• [EXCERPT TO READ]:
═══

Everybody knows about the five-second rule. You drop your corn dog on the ground only to quickly pick it up, exclaiming, "5 second rule!" Now everybody knows you're not some repulsive human being who likes eating dirt. Because if your food fell on the ground, gross, right? But if you think about it, everything we eat came from the ground and was just some filthy plant or animal at first. Healthy soil contains essential vitamins and minerals that are transformed into edible plants. This transformation allows our bodies to digest and metabolize the nutrition directly from a heaping pile of dirty wet mud. Maybe we should embrace food covered in dirt and think of the ground as a healthy part of our nutrition.

One of the best ways to include more dirt in our lives is through a garden. Gardening is rewarding on many levels. You can learn about the plants you eat, get slow and steady exercise with healthy vitamin D from the outdoors, and have an excuse to play in the mud. It's a slow process, but you'll be in awe of the first zucchini you pick that's somehow the size of a watermelon. No plant is more nutritious than the one you grow yourself with soil and care. The pride that comes with growing your first tomato makes you feel pretty awesome, too–go ahead and brush your shoulders off… there's some dirt on them.

When it comes to gettin' down and dirty, start small. A few cucumbers here, a few carrots there. You can also have some plants growing inside with proper light and temperature. Throw in some grass pickin' chickens, mud munchin' pigs, and dirt jumpin' goats, and you've got yourself a small farm. If you're not into having your own garden or don't have space, join a local farmer's co-op or community garden. You could even start a neighborhood garden. Let's give dirt a helping hand and start treating food that's been on the ground as a good thing. A little dirt won't hurt. It supports our whole life.

═══

• [RAW DATA]:
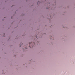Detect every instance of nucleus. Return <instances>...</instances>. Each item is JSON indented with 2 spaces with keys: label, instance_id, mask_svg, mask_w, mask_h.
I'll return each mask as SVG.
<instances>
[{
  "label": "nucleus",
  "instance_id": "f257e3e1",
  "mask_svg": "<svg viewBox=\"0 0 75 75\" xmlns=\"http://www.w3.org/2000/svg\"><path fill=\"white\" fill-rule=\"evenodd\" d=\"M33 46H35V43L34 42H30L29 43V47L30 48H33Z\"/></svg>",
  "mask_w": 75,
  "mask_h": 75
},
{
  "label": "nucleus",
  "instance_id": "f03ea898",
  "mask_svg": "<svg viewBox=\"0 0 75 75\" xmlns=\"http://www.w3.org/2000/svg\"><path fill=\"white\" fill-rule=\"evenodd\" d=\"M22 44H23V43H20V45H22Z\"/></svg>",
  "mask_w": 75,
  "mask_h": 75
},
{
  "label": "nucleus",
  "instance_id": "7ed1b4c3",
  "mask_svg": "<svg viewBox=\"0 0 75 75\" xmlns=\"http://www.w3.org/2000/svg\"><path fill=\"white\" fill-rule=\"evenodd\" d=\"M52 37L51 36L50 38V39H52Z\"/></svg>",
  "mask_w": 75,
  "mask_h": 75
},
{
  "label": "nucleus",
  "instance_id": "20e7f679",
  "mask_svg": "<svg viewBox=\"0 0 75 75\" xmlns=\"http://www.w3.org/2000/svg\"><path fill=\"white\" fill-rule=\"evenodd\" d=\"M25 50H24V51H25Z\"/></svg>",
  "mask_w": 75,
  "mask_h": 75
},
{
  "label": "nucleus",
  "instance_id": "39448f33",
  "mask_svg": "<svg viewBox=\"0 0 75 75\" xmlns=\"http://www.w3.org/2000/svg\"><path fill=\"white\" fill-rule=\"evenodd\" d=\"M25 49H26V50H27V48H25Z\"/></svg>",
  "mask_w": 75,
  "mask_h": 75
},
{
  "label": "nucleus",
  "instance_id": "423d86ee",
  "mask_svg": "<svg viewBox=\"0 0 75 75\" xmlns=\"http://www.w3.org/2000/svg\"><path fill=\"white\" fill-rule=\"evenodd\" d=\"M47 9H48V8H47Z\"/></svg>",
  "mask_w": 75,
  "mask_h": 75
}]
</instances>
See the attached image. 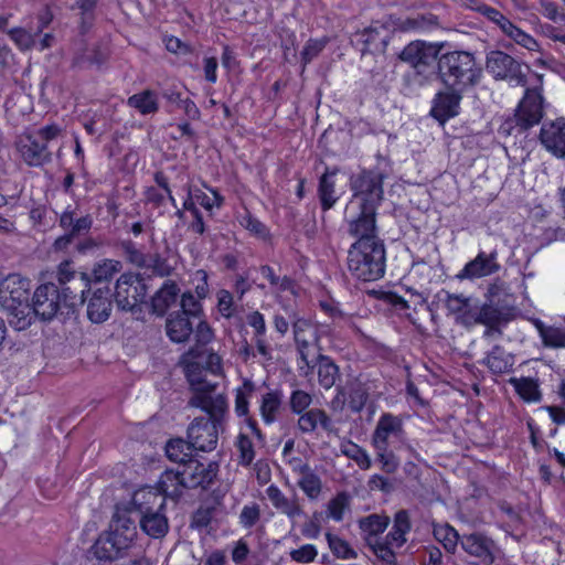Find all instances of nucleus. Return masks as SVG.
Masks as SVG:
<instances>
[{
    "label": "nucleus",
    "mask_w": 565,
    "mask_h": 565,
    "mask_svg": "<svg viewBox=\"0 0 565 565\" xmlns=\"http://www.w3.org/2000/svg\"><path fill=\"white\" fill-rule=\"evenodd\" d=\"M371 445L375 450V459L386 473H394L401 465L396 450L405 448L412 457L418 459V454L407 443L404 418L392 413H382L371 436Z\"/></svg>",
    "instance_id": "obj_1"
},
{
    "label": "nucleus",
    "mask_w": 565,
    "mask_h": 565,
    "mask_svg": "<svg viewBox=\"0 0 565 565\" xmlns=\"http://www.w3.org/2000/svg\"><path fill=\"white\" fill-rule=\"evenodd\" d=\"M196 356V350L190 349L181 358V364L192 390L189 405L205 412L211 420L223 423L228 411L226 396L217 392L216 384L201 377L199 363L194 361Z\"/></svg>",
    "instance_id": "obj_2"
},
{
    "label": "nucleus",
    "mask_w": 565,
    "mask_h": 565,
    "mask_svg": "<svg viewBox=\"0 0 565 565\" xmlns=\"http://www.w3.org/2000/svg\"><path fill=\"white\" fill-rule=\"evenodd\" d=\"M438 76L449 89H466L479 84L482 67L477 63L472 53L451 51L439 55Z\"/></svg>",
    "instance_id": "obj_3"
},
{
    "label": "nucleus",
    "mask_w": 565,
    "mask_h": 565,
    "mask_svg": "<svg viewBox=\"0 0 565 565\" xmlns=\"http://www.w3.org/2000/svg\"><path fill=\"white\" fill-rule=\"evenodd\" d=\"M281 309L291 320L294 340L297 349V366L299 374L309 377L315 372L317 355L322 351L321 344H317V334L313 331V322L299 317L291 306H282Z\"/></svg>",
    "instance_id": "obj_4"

═══

• [EXERCISE TASK]: Please write out, word for word, the part of the piece on dirt and gardening that begins at the words "Everybody knows about" and stops after "of our nutrition.".

• [CORRECT OUTPUT]:
Everybody knows about the five-second rule. You drop your corn dog on the ground only to quickly pick it up, exclaiming, "5 second rule!" Now everybody knows you're not some repulsive human being who likes eating dirt. Because if your food fell on the ground, gross, right? But if you think about it, everything we eat came from the ground and was just some filthy plant or animal at first. Healthy soil contains essential vitamins and minerals that are transformed into edible plants. This transformation allows our bodies to digest and metabolize the nutrition directly from a heaping pile of dirty wet mud. Maybe we should embrace food covered in dirt and think of the ground as a healthy part of our nutrition.